Medicaid, on the other hand, is a form of public assistance — or at least that’s how it began. So to be eligible for Medicaid, you must become “impoverished” under the program’s guidelines.
Also, unlike Medicare, which is totally federal, Medicaid is a joint federal-state program. Each state operates its own Medicaid system, but this system must conform to federal guidelines in order for the state to receive federal money. The federal government pays states for a specified percentage of program expenditures, called the Federal Medical Assistance Percentage (FMAP). FMAP varies by state based on criteria such as per capita income.
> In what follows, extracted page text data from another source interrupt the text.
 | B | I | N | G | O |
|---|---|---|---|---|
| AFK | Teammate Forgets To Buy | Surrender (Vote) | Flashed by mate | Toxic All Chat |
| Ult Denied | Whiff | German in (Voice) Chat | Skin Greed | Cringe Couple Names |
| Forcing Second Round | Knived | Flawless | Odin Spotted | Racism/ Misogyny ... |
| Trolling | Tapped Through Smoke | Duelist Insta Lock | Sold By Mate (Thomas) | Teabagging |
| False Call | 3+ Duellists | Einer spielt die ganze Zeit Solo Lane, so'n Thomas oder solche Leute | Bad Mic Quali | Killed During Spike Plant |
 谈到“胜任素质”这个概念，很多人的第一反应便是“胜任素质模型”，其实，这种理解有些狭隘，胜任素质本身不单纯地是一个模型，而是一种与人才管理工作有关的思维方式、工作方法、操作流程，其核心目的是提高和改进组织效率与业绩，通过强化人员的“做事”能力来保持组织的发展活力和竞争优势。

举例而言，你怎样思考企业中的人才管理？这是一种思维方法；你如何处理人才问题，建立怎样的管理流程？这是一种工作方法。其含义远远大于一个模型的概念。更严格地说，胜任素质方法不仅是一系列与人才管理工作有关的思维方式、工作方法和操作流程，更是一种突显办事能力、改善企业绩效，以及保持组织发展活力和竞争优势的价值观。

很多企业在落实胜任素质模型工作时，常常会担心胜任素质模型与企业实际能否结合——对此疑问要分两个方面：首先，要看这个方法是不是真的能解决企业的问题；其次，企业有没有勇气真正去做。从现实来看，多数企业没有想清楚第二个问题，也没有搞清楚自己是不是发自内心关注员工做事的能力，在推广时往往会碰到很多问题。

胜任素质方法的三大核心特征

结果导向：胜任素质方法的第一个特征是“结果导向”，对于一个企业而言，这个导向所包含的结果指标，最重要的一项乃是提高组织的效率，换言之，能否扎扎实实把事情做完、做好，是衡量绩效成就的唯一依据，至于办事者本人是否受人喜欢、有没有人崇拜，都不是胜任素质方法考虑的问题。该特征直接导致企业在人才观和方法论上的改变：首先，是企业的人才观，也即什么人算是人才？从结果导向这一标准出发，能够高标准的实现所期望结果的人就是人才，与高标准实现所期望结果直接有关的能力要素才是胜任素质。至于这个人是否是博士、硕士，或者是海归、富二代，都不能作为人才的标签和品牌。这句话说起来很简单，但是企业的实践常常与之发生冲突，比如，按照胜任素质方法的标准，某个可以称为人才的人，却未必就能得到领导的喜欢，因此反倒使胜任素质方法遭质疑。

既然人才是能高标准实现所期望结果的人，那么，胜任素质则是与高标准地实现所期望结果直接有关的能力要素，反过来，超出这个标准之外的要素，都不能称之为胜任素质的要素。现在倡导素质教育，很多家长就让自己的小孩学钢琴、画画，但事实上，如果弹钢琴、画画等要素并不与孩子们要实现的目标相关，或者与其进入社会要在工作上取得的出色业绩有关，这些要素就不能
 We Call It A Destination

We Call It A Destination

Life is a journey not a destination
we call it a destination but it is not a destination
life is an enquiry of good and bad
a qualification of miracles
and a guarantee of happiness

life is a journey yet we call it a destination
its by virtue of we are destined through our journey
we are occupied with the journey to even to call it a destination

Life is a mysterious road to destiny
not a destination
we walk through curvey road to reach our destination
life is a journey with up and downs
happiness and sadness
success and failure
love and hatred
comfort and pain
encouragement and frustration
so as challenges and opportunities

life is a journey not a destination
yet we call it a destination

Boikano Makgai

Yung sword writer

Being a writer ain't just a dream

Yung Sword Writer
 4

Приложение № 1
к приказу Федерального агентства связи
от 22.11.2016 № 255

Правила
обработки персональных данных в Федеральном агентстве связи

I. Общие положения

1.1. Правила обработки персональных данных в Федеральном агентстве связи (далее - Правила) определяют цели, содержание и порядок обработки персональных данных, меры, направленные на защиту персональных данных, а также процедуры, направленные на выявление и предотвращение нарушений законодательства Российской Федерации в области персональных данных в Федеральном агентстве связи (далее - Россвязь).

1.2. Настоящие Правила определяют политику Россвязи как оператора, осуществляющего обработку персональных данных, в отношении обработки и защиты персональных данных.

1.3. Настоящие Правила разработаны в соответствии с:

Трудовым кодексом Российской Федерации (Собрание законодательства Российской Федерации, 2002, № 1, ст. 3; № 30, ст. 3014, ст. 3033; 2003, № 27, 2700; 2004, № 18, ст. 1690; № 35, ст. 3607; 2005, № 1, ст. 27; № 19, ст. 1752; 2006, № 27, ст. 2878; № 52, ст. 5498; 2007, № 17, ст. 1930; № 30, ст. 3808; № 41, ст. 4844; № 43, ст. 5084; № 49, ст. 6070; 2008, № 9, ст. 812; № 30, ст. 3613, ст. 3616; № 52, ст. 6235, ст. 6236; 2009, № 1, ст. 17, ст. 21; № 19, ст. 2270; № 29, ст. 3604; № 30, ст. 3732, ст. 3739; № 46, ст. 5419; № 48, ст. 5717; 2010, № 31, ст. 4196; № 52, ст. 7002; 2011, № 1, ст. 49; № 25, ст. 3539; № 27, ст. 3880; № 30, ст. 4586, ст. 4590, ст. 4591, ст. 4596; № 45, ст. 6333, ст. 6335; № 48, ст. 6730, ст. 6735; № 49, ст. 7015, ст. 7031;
This complicates matters, since the Medicaid eligibility rules are somewhat different from state to state, and they keep changing. (The states also sometimes have their own names for the program, such as “MediCal” in California and “MassHealth” in Massachusetts.) Both the federal government and most state governments seem to be continually tinkering with the eligibility requirements and restrictions. The rules for eligibility to the program in New York are comlex but can be explained in simple terms by our experienced attorneys. The only way to be certain of your rights, you must consult an expert. Be careful of listening to those with a self -interest or others without the expertise. Contact Dutcher & Zatkowsky for a consultation. It could mean the difference between protecting your life savings or not.
You don't want to be forced to make a significant decision in a short period of time. Planning ahead means broader options while waiting for a crisis means limiting your alternatives.
Those who are not in immediate need of long-term care may have the luxury of distributing or protecting their assets in advance. This way, when they do need long-term care, they will quickly qualify for Medicaid benefits.
Giving general rules for so-called “Medicaid Planning” or “Asset Protection” is difficult because every client’s case is different. Some have more savings or income than others. Some are married, others are single. Some have family support, others do not. Some own their own homes, some rent.